Gordon Brown was forced to disown Mr MacLennan after Labour came under pressure from David Cameron and Mr Salmond. The SNP leader and First Minister seized on the affair to claim that senior Labour figures, including Jim Murphy, the Scottish Secretary, had known about Mr MacLennan’s tweets but had done nothing to stop him.

What made things worse for Labour was that the decision to dismiss Mr MacLennan came after Mr Murphy had said that he should apologise but would continue to stand for Moray, where Labour came third in 2005 behind the SNP and the Conservatives.

The controversy was manna for Mr Salmond. Never a politician knowingly to undersell himself, he must surely be regretting his boast last year that the Nationalists could win 20 out of 59 seats in Scotland at this election.

The SNP is likely to find itself squeezed as UK issues, rather than purely Scottish ones, dominate, leaving the Nationalists open to the charge that they are “irrelevant” in a UK context.

Indeed, being in power in Scotland may also hit the hopes of Mr Salmond, since his minority government has found itself unable to honour the key pledges on education and local taxation that propelled it to victory at Holyrood in 2007.

The other parties have key Nationalist seats in their sights and the SNP will struggle to hold on to Glasgow East (won in spectacular fashion from Labour in a by-election in 2008) as well as seats in North Perthshire and Angus.

While they may be compensated by taking Livingston, Ochil & South Perthshire and Dundee West from Labour, Mr Salmond ultimately may have to settle for a total of seven seats — the same as the SNP currently holds.

Mr Salmond is playing up the chances of the Scottish and Welsh Nationalists holding the balance of power in a hung Parliament when the votes are counted. He knows, though, that even if they can muster 12 or so MPs between them, the Nationalist bloc would be behind the Lib Dems in the post-election pact queue. Realistically, this election for the SNP is a stop on the way to next year’s Holyrood election and the party is clearly holding back resources for that contest.The Scottish Tories also find themselves fending off the “irrelevant” tag since the party has returned only two MPs from Scotland in the past three general elections.

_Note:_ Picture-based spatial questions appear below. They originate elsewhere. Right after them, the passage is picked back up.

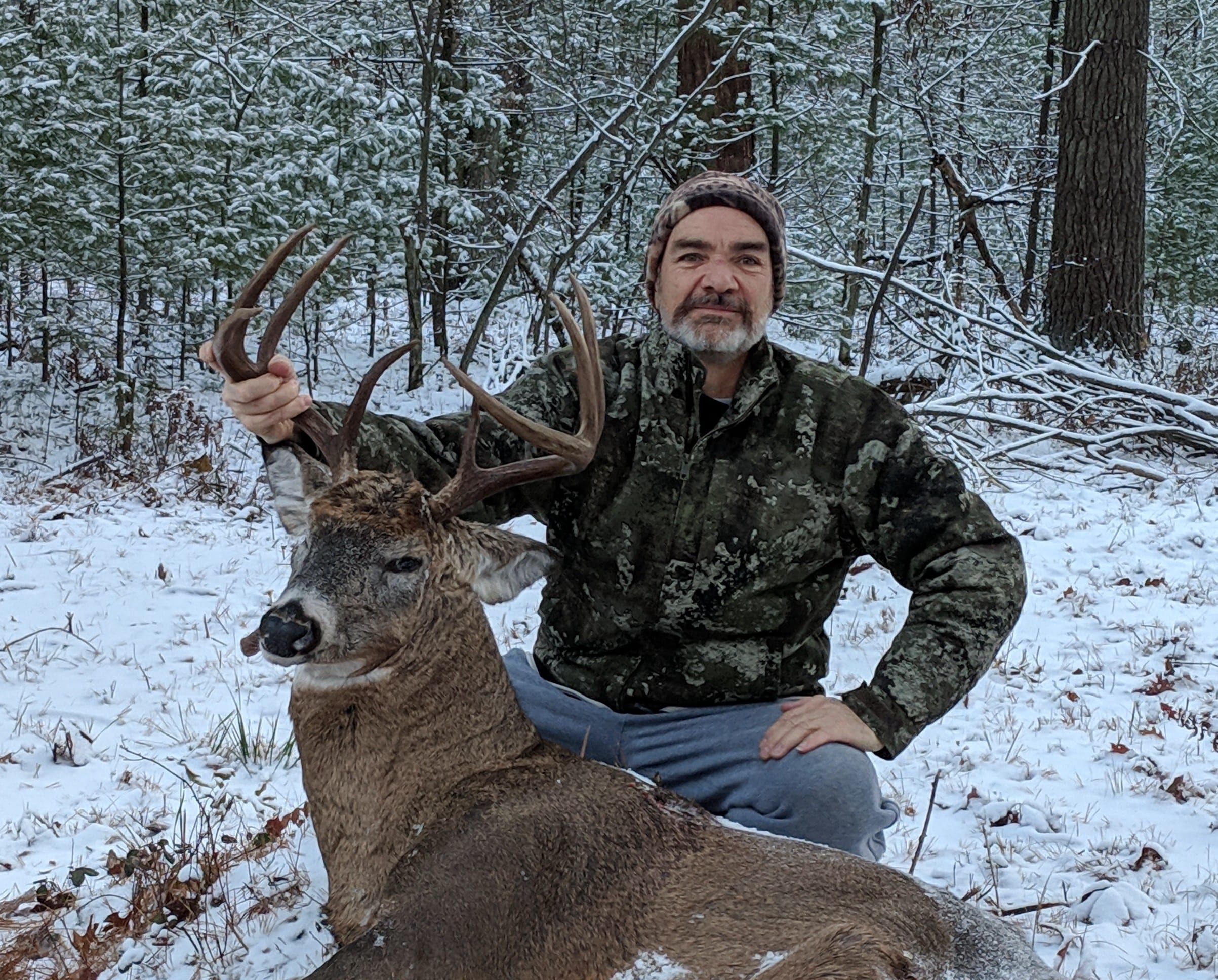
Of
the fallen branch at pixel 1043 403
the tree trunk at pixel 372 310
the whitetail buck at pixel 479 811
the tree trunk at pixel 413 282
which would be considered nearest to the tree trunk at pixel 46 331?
the tree trunk at pixel 413 282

This time round, the Scottish Tories are hopeful of doing better but their ambition is still limited to winning about five Scottish seats. If David Cameron wins the keys to No 10 on May 6, he may well do so with hardly a smidgin of tartan on his blue riband.

So far, there has been precious little evidence of the “Cameron effect” spreading north to Scotland. The party is still struggling to throw off the perception in Scotland that it is the party of Mrs Thatcher and, thus, anti-Scottish. These may be unfair criticisms but they are still pungent ones in Scotland.

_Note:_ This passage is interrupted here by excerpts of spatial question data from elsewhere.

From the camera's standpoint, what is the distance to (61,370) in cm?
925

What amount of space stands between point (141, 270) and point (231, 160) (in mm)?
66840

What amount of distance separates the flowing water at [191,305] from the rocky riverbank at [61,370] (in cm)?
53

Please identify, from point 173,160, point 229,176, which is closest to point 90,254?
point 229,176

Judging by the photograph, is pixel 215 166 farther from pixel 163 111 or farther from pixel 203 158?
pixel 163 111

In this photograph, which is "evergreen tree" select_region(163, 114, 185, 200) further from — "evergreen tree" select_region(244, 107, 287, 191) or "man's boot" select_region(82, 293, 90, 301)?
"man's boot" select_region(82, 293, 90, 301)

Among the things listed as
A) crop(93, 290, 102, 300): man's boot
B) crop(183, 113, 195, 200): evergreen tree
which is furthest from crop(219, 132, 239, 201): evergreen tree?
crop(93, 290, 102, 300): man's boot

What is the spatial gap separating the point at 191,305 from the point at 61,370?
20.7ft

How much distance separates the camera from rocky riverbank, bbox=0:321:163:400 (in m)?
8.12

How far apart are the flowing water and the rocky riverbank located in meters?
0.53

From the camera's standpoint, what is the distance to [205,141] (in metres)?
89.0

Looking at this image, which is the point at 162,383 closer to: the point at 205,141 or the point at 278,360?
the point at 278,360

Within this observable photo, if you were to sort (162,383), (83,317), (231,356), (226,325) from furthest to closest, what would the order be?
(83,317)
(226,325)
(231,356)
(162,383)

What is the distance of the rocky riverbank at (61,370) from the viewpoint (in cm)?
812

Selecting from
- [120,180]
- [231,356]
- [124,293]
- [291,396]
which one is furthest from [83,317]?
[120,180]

Dumfries & Galloway, Edinburgh South and the neighbouring seats of Perth & North Perthshire and Angus are all, though, eminently winnable for the Conservatives but their cherished hopes of unseating two Labour Cabinet ministers — Jim Murphy in East Renfrewshire and Alistair Darling in Edinburgh South West — are probably unrealistic.

The 2005 Westminster poll was the Scottish Lib Dems annus mirabilis, in that they came second to Labour in terms of share of vote (22 per cent) and number of seats (11). There were two factors in that success — Charles Kennedy, a popular and well-known Scot, was UK party leader and they had a popular cause (opposition to the Iraq war).

Neither factor will apply this time, so the Lib Dems could also struggle to hold what they have. Their main worries will be the Labour challenge in Dunfermline & West Fife (which includes Gordon Brown’s constituency home and which the Lib Dems won in a 2006 by-election) and East Dunbartonshire.

Labour remains the big beast in Scotland in Westminster elections. The party presently holds 39 Scottish seats and there has been evidence in recent opinion polls that many of the voters who deserted the party in 2005 and for Holyrood in 2007 are returning to the fold.

Mr Murphy, the Scottish Secretary, is confidently predicting that Labour could add to their present tally of Scottish MPs and, to that end, he has been unashamedly playing up the party’s demonisation of Mrs Thatcher in Scotland, claiming that the present-day Tory leadership in Scotland will plunge Scotland back to the days of high unemployment and industrial closures.